→ **PROVIDED TEXT**

§

I think that everyone agrees that in order to pass the CCIE lab, you have to
spend a decent amount of time in a lab playing with scenarios and
technologies you might otherwise have never experienced in a real life
network, or experienced it so long ago that you don't have any where else to
test and learn it.   No matter who you are, you are going to have to get
"some" of your experience for the CCIE lab in a lab on your own, not a
production network.   Perhaps some people do get all of their experience in
a production network..or several production networks and I am not going to
dispute that, but it is certainly the exception, not the rule.   

I think the problem here is with people who get "all" of their experience in
a lab network.   Today, it is possible to pass the CCIE written and lab with
little to no real world experience and that is not what the CCIE is about.
I can hardly fault someone who has the time, money and desire to sit down
and attempt the CCIE without much real world experience because I am seeing
more and more employers looking for entry to mid-level network engineers
with CCIE's required or highly desired.   I don't think that was the
original intent of the CCIE either.   

The CISSP already does, or is going to require that you send your resume in
with your "application" to be a CISSP.   In fact, they audit them to make
sure that people aren't lying on their applications.   I don't claim to know
all the details of the CISSP certification process, but what would something
like this do for the CCIE program?  It appears to keep the CISSP relavent.
Does it really?

§

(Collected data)

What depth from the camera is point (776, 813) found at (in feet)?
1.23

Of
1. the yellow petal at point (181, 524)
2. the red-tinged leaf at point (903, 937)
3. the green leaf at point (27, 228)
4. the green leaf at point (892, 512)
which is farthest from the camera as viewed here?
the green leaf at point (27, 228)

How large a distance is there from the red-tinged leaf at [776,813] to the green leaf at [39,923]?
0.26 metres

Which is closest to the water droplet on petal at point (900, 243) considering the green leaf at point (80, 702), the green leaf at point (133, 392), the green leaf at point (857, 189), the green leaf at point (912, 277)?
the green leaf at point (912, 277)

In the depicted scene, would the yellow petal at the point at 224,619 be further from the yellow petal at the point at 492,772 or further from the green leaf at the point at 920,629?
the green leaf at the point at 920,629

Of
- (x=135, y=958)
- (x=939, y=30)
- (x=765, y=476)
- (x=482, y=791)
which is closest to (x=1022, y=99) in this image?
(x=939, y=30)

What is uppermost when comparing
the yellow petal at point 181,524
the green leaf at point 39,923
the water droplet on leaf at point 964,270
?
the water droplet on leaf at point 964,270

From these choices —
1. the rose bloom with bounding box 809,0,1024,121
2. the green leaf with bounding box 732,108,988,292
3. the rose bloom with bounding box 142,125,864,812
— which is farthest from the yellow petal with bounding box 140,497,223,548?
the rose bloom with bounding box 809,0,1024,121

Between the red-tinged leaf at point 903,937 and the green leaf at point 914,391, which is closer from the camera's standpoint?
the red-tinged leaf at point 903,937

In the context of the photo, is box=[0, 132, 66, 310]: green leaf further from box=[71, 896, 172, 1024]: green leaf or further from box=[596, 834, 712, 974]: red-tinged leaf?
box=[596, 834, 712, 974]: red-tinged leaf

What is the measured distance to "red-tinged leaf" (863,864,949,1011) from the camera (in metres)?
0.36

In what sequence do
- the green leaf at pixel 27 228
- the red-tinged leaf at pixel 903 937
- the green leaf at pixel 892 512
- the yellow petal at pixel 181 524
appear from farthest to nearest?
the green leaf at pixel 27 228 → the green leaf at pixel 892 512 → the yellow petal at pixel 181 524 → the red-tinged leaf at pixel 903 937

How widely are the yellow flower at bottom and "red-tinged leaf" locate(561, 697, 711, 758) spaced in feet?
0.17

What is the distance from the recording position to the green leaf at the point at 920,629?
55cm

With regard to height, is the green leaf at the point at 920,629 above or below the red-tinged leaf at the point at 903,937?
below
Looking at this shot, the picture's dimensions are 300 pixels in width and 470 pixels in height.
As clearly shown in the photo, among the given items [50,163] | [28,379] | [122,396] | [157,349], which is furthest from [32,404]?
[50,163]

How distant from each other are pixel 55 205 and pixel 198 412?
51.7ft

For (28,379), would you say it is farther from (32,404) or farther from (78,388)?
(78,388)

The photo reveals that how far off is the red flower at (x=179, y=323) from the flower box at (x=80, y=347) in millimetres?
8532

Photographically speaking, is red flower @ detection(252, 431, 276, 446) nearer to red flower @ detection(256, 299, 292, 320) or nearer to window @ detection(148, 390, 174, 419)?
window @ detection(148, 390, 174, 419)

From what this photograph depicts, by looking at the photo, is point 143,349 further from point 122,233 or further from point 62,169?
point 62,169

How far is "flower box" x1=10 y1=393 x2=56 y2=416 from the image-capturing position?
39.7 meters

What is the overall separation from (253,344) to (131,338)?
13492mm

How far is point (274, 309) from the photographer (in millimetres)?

§

Reproduce the post about CCIE lab experience in full, word for word. These items come from a separate source.

I think that everyone agrees that in order to pass the CCIE lab, you have to
spend a decent amount of time in a lab playing with scenarios and
technologies you might otherwise have never experienced in a real life
network, or experienced it so long ago that you don't have any where else to
test and learn it.   No matter who you are, you are going to have to get
"some" of your experience for the CCIE lab in a lab on your own, not a
production network.   Perhaps some people do get all of their experience in
a production network..or several production networks and I am not going to
dispute that, but it is certainly the exception, not the rule.   

I think the problem here is with people who get "all" of their experience in
a lab network.   Today, it is possible to pass the CCIE written and lab with
little to no real world experience and that is not what the CCIE is about.
I can hardly fault someone who has the time, money and desire to sit down
and attempt the CCIE without much real world experience because I am seeing
more and more employers looking for entry to mid-level network engineers
with CCIE's required or highly desired.   I don't think that was the
original intent of the CCIE either.   

The CISSP already does, or is going to require that you send your resume in
with your "application" to be a CISSP.   In fact, they audit them to make
sure that people aren't lying on their applications.   I don't claim to know
all the details of the CISSP certification process, but what would something
like this do for the CCIE program?  It appears to keep the CISSP relavent.
Does it really?